Problema propuesto:
Indica todas las líneas del material en las que aparece la cadena "list" y cópialas completas.

================

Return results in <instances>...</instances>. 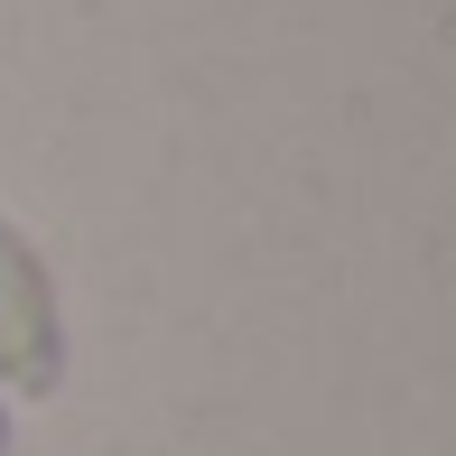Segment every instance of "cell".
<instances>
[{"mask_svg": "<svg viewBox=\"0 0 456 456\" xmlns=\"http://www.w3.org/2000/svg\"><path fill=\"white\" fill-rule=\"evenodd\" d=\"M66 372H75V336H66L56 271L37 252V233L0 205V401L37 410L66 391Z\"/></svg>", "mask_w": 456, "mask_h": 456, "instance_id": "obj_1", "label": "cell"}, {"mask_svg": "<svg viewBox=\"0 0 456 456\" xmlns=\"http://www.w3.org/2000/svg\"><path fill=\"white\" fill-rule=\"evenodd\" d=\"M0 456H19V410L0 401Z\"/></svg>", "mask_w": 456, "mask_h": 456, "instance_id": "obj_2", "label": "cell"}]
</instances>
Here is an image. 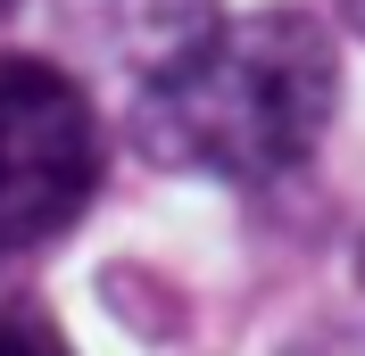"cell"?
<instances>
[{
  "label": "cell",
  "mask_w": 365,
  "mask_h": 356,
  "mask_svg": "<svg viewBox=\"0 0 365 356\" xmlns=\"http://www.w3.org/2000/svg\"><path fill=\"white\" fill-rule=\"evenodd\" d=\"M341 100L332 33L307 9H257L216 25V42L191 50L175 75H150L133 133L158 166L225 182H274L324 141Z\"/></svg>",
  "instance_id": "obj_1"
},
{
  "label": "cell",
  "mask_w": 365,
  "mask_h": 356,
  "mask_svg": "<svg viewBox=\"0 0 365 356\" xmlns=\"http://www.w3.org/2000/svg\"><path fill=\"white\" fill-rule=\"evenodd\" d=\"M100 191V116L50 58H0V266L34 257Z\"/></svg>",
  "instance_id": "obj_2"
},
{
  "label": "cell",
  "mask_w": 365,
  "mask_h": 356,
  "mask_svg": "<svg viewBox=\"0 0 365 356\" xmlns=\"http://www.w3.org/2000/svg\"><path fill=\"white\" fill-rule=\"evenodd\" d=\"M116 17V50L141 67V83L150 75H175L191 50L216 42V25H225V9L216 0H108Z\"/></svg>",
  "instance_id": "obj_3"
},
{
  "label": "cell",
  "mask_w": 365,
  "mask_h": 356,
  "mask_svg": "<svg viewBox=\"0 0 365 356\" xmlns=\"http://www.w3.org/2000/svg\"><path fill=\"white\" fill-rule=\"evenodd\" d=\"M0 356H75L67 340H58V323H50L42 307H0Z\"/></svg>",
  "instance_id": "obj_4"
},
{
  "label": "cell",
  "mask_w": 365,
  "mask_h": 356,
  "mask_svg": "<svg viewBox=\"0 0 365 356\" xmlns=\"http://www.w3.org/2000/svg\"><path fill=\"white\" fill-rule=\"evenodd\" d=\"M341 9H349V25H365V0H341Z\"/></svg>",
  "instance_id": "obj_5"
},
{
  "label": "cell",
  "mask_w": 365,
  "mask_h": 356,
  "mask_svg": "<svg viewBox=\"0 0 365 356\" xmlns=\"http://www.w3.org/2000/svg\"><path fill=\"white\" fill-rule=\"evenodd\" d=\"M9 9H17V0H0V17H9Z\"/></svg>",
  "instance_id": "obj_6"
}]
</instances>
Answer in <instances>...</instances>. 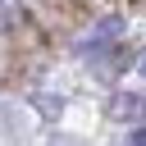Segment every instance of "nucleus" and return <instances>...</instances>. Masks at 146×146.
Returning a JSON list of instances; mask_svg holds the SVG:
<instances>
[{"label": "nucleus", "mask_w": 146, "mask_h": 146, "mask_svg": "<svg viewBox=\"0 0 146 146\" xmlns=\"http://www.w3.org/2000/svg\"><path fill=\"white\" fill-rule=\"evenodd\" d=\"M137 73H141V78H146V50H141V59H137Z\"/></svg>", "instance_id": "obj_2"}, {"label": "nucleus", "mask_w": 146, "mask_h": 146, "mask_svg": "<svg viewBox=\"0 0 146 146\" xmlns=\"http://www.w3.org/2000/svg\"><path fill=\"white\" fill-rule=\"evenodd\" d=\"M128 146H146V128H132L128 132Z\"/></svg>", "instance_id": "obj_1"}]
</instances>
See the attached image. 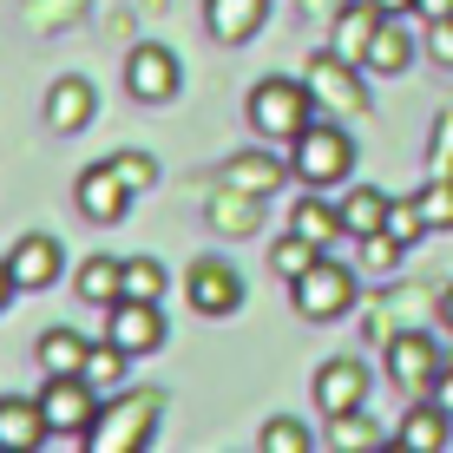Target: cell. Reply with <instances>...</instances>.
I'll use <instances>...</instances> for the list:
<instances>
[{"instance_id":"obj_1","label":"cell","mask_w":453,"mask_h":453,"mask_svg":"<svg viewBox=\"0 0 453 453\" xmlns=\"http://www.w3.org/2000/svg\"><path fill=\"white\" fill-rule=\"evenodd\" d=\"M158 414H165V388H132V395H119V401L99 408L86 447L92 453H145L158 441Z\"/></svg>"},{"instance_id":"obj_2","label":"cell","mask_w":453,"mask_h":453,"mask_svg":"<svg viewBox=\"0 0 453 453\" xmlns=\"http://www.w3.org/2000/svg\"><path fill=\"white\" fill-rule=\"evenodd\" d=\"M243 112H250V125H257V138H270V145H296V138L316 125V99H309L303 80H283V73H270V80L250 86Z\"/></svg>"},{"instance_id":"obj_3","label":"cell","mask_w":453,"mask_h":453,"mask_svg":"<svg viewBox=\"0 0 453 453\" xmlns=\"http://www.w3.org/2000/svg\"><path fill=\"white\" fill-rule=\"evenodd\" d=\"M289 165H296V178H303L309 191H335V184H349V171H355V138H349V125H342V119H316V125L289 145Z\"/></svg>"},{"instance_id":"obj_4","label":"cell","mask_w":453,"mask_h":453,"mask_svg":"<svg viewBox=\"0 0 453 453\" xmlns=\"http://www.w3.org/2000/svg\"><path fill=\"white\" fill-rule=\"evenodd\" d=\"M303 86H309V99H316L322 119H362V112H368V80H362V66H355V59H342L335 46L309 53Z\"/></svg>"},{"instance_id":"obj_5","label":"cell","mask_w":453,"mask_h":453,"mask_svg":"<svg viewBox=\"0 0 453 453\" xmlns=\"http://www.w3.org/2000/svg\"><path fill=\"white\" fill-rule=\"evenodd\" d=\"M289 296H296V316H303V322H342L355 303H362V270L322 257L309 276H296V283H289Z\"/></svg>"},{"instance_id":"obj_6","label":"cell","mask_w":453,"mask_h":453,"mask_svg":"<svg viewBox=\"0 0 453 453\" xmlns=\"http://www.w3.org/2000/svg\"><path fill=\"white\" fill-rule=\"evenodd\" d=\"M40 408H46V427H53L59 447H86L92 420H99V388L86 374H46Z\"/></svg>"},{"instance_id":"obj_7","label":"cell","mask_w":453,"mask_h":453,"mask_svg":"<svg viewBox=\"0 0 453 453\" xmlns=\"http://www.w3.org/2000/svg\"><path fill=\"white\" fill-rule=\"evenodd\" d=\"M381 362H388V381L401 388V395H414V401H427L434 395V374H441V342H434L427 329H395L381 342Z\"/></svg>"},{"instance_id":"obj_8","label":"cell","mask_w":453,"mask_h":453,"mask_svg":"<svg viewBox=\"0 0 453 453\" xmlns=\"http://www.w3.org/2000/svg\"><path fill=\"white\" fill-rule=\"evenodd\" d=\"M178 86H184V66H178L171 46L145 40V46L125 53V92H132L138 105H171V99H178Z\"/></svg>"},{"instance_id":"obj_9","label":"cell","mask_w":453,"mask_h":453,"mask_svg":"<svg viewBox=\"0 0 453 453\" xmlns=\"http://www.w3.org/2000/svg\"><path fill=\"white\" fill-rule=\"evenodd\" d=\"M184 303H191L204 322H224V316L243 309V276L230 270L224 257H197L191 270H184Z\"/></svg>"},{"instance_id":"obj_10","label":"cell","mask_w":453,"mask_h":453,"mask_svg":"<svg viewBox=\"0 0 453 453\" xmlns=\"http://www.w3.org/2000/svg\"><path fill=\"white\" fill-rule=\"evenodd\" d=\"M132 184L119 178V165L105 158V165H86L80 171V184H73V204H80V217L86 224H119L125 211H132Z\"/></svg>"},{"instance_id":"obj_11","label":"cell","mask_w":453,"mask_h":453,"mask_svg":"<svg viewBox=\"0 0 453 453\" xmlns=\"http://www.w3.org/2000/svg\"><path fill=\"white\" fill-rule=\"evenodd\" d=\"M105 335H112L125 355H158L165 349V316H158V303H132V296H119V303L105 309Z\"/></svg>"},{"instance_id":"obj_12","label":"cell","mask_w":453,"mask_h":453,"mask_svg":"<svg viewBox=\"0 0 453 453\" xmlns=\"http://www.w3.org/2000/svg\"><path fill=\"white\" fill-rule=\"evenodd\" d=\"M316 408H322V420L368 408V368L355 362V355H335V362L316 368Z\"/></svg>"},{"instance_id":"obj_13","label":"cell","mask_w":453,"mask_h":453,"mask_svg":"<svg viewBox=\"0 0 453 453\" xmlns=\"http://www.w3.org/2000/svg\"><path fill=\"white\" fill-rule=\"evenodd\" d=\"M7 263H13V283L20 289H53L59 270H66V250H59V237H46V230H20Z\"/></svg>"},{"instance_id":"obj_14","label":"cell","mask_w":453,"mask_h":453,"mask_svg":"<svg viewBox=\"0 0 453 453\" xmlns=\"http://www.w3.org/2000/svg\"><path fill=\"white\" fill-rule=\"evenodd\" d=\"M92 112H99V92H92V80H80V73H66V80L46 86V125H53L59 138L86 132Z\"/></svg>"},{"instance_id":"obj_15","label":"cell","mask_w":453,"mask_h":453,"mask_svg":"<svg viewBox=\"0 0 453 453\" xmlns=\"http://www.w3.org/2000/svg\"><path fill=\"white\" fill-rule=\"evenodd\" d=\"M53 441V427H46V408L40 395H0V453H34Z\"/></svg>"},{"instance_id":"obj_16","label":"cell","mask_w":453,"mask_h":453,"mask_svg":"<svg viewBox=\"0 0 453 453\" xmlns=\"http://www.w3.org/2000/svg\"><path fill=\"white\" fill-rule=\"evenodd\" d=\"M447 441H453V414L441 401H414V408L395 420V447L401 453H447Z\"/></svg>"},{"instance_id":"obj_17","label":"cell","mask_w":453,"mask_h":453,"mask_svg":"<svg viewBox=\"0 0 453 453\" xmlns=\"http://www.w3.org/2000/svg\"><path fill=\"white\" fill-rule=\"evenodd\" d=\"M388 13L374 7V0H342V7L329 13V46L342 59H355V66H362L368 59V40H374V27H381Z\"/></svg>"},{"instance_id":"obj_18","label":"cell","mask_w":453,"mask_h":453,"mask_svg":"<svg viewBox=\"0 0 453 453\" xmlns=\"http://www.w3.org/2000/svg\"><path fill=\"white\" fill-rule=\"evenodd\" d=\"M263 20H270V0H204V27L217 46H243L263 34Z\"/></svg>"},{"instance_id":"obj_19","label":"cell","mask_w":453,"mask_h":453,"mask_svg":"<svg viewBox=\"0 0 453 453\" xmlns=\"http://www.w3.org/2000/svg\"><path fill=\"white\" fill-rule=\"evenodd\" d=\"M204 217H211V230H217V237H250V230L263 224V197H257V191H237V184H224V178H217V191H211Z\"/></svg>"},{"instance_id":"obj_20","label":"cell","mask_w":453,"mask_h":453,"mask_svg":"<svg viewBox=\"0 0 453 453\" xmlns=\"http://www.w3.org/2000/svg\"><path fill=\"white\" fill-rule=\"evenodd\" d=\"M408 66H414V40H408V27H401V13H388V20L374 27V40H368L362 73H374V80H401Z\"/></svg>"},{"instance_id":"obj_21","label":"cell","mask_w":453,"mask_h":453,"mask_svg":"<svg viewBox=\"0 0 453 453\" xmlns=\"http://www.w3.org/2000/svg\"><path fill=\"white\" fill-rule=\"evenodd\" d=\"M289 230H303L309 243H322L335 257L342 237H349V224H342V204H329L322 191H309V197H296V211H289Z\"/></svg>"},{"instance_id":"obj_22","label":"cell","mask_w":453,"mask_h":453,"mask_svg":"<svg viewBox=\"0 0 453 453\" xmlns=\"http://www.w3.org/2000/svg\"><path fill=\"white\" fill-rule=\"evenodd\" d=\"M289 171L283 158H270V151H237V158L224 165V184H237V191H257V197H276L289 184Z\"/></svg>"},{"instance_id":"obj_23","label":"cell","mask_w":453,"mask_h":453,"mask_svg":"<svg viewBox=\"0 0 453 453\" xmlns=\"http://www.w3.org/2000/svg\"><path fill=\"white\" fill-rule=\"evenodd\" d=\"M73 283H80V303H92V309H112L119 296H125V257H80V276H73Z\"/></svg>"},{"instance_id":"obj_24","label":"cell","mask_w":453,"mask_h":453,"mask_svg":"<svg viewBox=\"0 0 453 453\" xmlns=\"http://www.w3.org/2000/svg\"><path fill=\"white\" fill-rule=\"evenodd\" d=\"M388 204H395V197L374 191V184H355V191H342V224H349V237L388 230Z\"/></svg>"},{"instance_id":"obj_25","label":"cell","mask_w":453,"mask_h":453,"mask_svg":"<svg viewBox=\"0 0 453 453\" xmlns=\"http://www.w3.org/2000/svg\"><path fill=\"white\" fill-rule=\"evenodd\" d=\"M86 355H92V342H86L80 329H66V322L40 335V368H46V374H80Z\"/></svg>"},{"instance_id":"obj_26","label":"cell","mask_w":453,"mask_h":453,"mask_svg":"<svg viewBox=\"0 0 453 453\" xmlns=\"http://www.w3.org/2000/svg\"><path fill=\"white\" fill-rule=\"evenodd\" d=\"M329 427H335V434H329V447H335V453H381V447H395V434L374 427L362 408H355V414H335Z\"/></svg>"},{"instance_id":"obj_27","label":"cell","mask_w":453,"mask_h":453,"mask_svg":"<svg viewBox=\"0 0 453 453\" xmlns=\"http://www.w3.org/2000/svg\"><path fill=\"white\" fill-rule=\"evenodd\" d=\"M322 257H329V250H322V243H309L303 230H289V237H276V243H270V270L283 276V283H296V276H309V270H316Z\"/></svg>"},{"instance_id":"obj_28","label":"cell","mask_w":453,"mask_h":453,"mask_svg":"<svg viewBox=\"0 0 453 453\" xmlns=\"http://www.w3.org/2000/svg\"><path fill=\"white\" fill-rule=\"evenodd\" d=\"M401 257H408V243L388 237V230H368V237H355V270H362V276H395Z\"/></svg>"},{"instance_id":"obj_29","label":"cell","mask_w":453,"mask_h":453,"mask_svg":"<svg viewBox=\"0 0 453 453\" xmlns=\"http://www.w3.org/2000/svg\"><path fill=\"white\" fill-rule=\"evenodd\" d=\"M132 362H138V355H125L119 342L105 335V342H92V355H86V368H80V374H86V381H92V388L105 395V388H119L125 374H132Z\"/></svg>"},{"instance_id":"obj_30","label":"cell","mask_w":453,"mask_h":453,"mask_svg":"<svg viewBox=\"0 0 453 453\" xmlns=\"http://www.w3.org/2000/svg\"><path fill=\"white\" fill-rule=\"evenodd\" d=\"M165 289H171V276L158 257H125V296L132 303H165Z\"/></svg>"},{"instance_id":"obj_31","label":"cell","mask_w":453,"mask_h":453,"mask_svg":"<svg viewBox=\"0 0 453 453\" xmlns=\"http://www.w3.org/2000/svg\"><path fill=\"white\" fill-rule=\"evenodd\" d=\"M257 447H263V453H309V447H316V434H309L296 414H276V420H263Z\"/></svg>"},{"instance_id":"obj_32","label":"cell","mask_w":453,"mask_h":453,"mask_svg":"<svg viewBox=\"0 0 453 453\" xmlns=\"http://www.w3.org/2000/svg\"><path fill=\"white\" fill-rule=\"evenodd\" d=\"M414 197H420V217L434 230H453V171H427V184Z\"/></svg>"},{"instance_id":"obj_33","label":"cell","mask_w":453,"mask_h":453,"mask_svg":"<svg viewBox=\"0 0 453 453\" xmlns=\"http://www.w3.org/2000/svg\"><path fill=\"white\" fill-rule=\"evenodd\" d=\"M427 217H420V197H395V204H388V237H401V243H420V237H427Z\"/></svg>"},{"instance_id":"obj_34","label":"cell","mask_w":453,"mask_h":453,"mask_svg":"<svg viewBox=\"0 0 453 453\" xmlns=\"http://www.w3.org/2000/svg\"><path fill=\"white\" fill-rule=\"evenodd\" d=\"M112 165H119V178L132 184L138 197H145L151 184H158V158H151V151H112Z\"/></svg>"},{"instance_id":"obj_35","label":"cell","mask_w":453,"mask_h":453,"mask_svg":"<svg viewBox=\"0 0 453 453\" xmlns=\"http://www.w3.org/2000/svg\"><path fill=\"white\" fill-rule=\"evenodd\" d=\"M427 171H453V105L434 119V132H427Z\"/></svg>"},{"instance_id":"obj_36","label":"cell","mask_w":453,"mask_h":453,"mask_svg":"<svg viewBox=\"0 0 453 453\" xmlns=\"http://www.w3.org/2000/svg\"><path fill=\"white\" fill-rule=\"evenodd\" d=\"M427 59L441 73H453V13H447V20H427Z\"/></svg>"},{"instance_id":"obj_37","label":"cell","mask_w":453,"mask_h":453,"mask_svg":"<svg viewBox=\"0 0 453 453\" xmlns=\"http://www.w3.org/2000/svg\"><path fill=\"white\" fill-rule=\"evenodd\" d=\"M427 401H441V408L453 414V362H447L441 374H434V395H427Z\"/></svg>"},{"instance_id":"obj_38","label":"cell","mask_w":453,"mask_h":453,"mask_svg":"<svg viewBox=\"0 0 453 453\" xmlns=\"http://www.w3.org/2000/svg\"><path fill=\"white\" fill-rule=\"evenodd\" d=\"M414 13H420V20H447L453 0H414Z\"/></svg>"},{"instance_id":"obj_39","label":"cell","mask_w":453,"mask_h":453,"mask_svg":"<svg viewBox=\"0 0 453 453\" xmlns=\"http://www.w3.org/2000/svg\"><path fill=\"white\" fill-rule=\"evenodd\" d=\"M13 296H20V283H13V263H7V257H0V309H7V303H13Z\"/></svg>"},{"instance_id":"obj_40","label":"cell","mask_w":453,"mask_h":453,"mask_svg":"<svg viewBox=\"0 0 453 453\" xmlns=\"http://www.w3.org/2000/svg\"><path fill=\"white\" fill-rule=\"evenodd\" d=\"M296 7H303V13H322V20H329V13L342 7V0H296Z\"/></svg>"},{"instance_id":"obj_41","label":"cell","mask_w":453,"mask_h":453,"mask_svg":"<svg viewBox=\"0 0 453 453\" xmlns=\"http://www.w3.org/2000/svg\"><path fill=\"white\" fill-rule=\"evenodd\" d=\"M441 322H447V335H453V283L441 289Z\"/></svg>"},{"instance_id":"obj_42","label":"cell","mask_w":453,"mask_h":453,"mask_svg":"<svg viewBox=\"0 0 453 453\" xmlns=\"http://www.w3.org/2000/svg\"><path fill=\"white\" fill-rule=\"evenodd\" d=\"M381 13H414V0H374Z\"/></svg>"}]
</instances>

================

Resultado obtenido:
Returning a JSON list of instances; mask_svg holds the SVG:
I'll use <instances>...</instances> for the list:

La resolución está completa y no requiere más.